Task prompt -
Identify all lines below that hold "Friday" and collect them.

-------- Provided information --------

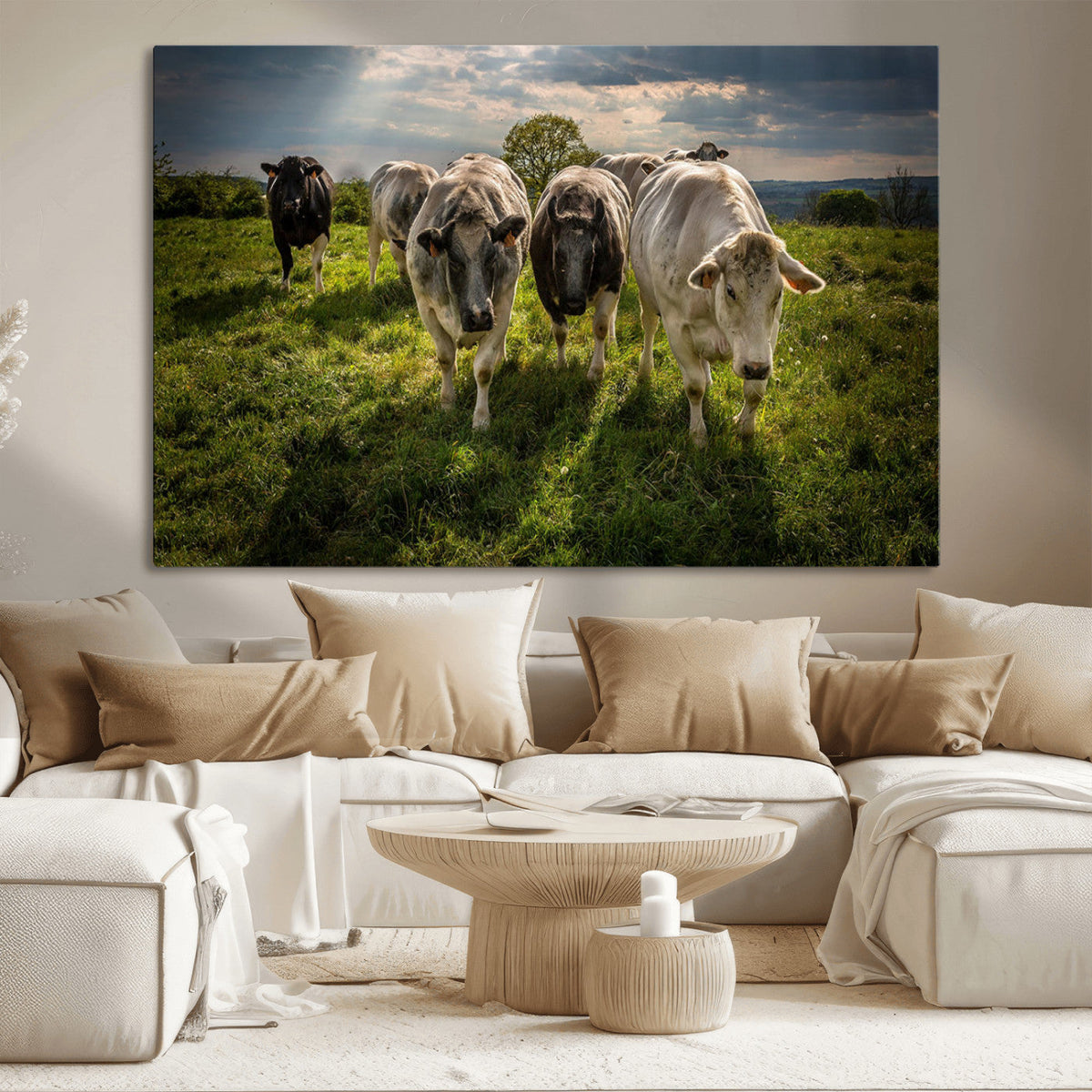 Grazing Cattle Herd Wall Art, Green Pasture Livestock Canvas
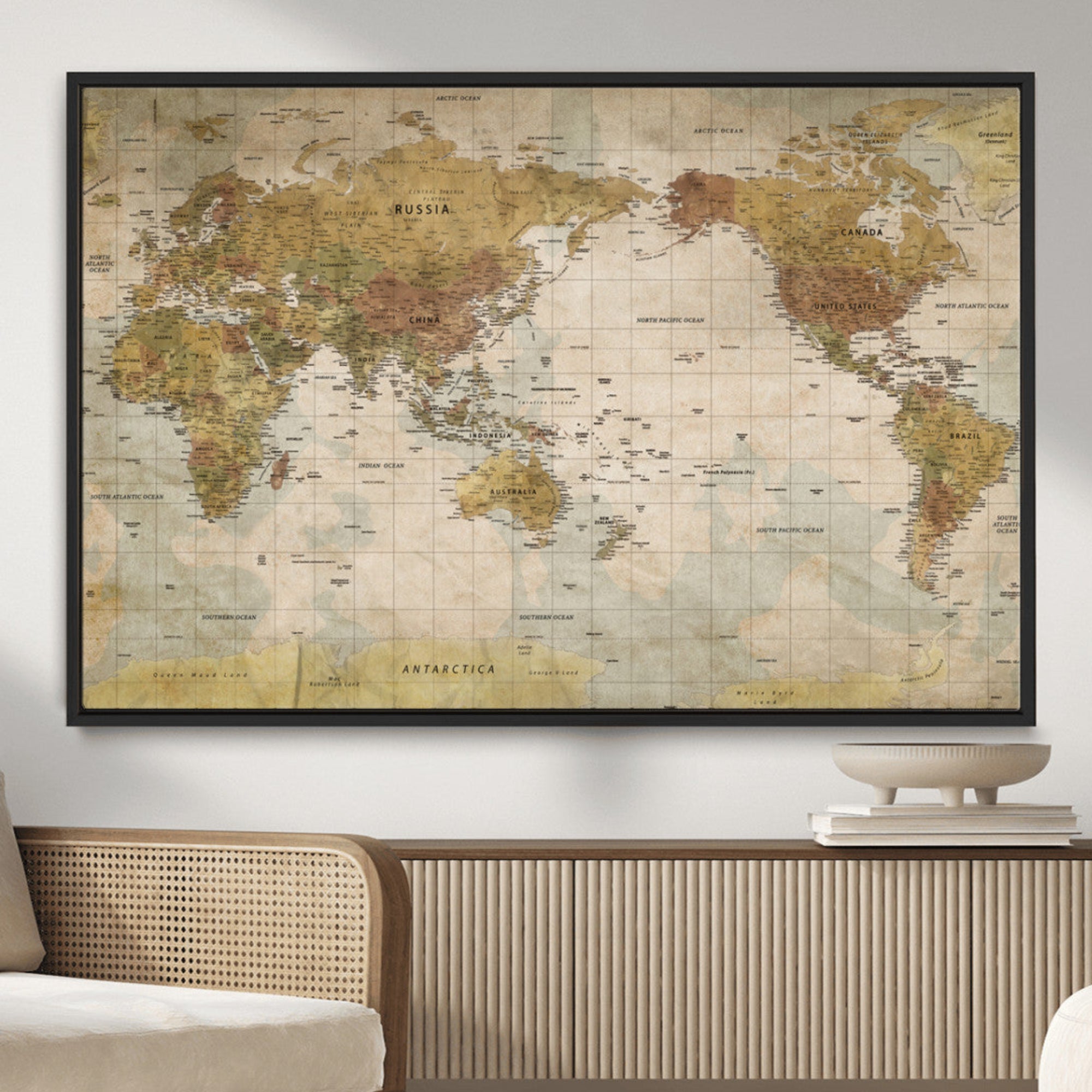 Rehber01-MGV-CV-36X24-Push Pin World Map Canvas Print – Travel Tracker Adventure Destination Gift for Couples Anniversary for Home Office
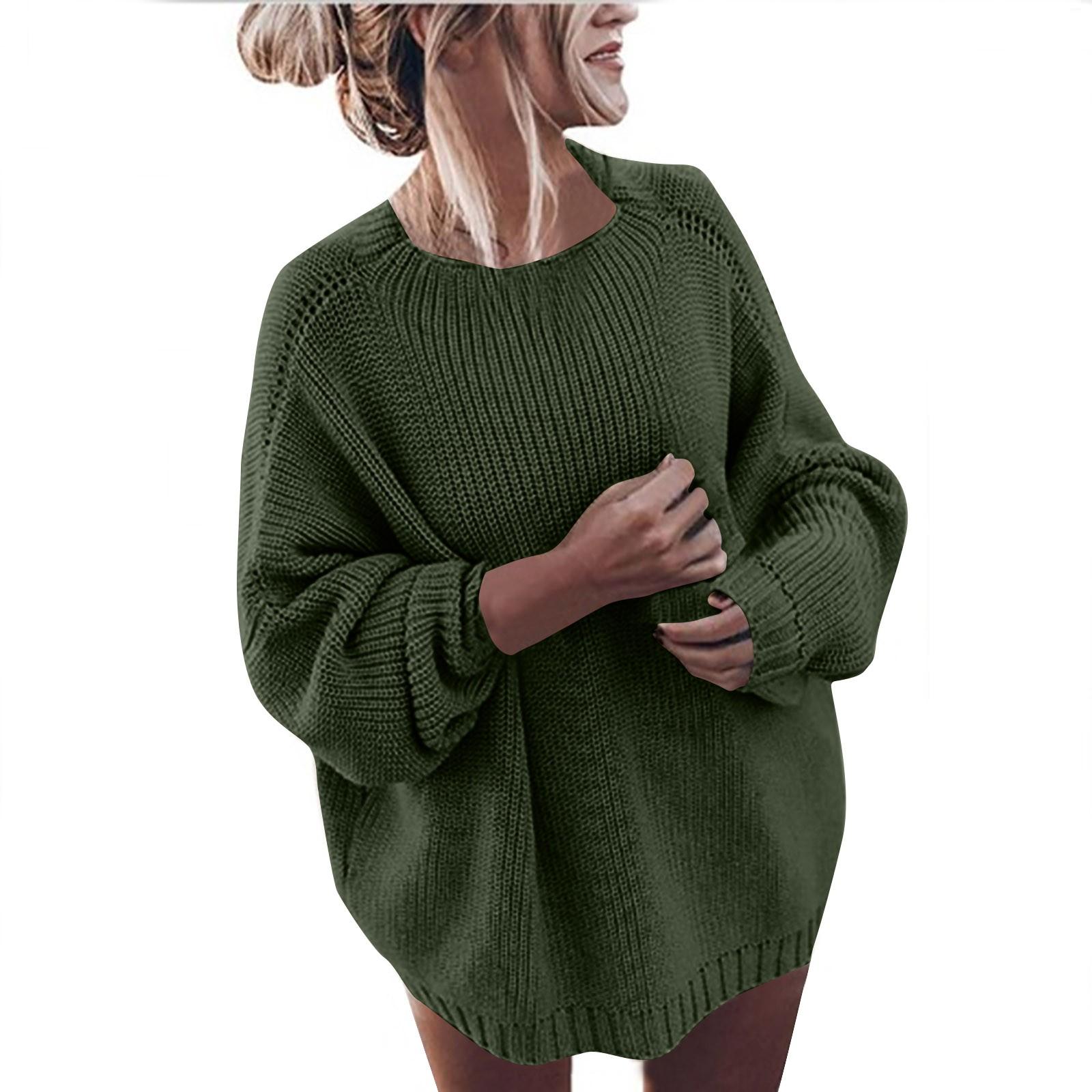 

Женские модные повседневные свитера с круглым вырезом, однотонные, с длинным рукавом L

--------
-------- Provided information --------

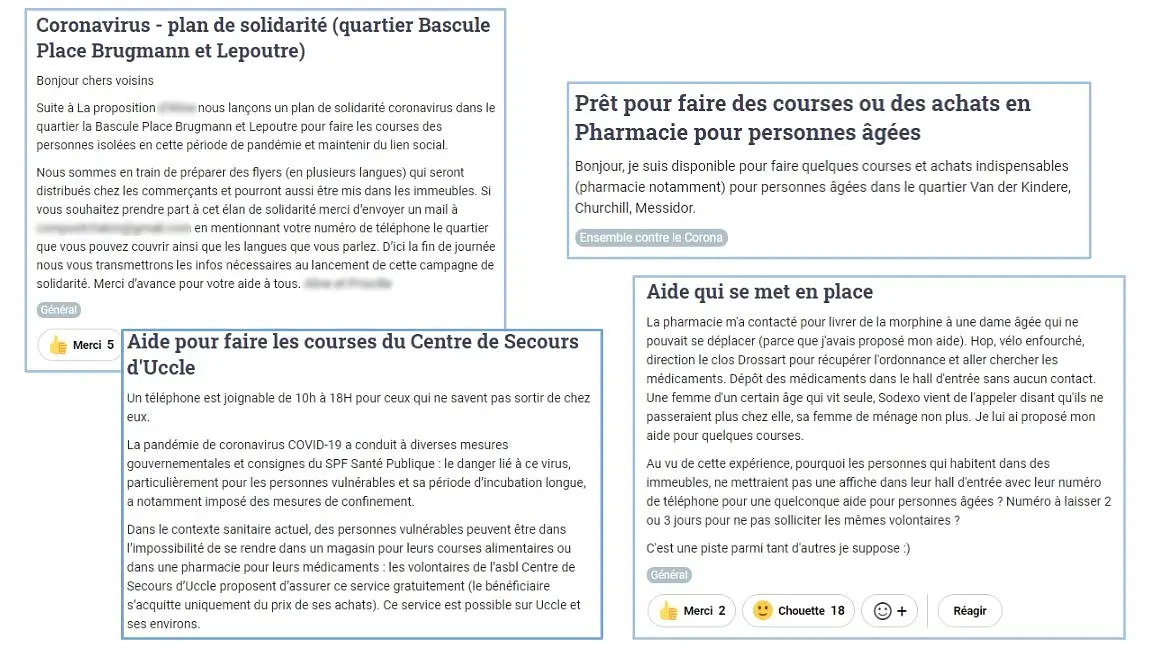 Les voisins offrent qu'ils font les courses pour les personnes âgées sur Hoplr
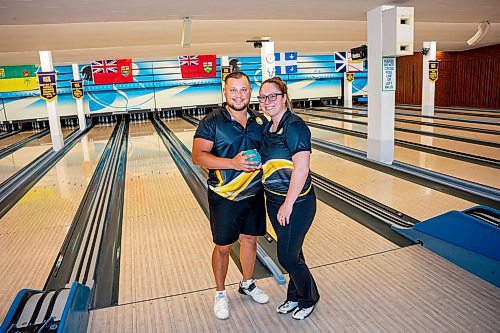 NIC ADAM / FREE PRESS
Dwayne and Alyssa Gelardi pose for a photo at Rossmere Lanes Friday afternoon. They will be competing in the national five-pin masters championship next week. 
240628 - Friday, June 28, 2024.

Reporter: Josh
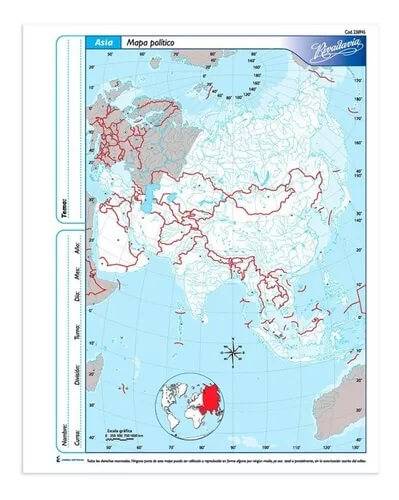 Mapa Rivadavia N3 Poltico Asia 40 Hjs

--------

Task result -
Dwayne and Alyssa Gelardi pose for a photo at Rossmere Lanes Friday afternoon. They will be competing in the national five-pin masters championship next week. 
240628 - Friday, June 28, 2024.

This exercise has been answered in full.